Obiettivi: indagare i fattori genetici che modulano la differente suscettibilità a sepsi e meningite. Il sottostudio comprenderà 2 fasi: approccio del gene candidato e mappatura dell'intero genoma.

E.3

Principal inclusion criteria

• Informed consent form signed by the parents/carers • Chronological age below 90 days inclusive • The presence of: clinical signs consistent with bacterial meningitis (clinical signs of meningitis are: fever or hypothermia or temperature instability PLUS 1 or more neurological findings e.g. coma, seizures, neck stiffness, apnoea, bulging fontanelle) OR CSF pleocytosis (≥ 20 cells / mm3 OR a positive Gram stain of CSF).

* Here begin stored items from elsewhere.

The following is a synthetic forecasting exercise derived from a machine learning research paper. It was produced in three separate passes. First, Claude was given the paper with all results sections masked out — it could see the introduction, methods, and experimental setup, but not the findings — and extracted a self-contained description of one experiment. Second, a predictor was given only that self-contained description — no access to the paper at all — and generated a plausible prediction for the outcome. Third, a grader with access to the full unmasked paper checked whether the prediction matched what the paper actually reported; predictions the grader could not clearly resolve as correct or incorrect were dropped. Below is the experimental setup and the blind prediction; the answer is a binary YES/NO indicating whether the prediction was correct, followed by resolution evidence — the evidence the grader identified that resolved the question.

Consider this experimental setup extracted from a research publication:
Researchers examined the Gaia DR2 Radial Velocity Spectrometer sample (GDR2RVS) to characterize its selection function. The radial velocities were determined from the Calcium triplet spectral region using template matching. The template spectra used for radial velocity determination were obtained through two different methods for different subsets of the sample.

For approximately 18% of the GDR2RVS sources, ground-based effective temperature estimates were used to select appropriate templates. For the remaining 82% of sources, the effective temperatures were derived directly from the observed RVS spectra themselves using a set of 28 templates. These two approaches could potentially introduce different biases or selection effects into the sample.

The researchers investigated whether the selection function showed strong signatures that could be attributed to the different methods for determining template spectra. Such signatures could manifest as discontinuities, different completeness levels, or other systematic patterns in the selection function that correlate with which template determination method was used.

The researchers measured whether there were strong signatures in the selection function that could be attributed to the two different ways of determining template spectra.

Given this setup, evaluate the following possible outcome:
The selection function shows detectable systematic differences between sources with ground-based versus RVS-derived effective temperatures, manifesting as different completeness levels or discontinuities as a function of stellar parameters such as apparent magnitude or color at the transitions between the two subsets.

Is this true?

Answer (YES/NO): NO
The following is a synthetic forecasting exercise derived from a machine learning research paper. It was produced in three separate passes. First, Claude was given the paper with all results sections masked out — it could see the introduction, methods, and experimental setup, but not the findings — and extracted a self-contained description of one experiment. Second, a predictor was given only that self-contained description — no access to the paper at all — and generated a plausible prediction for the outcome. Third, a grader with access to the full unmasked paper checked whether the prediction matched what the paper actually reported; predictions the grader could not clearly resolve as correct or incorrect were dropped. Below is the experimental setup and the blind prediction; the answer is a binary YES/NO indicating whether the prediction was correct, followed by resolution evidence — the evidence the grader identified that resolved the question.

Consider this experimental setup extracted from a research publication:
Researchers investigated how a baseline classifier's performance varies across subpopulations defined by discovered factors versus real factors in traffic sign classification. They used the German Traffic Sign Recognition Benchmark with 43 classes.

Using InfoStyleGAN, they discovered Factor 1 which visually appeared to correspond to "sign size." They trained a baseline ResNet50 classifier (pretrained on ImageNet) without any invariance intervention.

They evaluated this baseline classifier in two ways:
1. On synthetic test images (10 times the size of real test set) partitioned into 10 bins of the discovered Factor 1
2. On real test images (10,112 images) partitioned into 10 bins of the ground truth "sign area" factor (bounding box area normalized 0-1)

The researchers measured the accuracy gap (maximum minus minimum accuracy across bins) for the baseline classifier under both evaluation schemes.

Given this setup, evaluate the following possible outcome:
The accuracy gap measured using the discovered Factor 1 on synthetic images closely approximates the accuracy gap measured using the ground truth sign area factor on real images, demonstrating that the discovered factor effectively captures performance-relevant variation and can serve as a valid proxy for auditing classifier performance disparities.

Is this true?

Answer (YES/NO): NO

• Consenso informato firmato dai genitori/tutori • Età cronologica ≤90 giorni • La presenza di segni clinici indicativi di meningite batterica (segni clinici di meningite sono: febbre o ipotermia o instabilità della temperatura corporea PIU’ uno o più segni neurologici come per esempio coma, convulsioni, rigidità del collo, apnea, fontanella bombata) O pleiocitosi del liquor (≥ 20 cell/mm3) O positività alla colorazione Gram del liquor.

E.4

Principal exclusion criteria

• Presence of a CSF device • Proven viral or fungal meningitis • Severe congenital malformations if the infant is not to expect to survive for more than 3 months • Other situations where the treating physician considers a different empiric antibiotic regimen necessary • Known intolerance or contraindication to the study medication • Participation in any other clinical study of an investigational medicinal product • Renal failure and requirement of haemofiltration or peritoneal dialysis • Meningitis with an organism known to be resistant to meropenem

• Presenza di un dispositivo liquorale • Meningite virale o fungina provata • Malformazioni congenite severe, se la previsione di vita non è superiore a 3 mesi • Altre situazioni in cui il medico curante ritenga necessario un diverso regime di terapia antibiotica • Intolleranza nota o controindicazioni al farmaco in studio • Partecipazione a qualsiasi altro studio clinico con farmaci sperimentali • Insufficienza renale e necessità di emofiltrazione o dialisi peritoneale • Meningite causata da un organismo resistente al Meropenem

E.5 End points

E.5.1

Primary end point(s)

• The PK of meropenem (plasma and CSF) in infants ≤ 90 days of age diagnosed with probable and confirmed BM • Adverse events experienced by infants receiving meropenem. Clinical and biological adverse events will be recorded until FU visit.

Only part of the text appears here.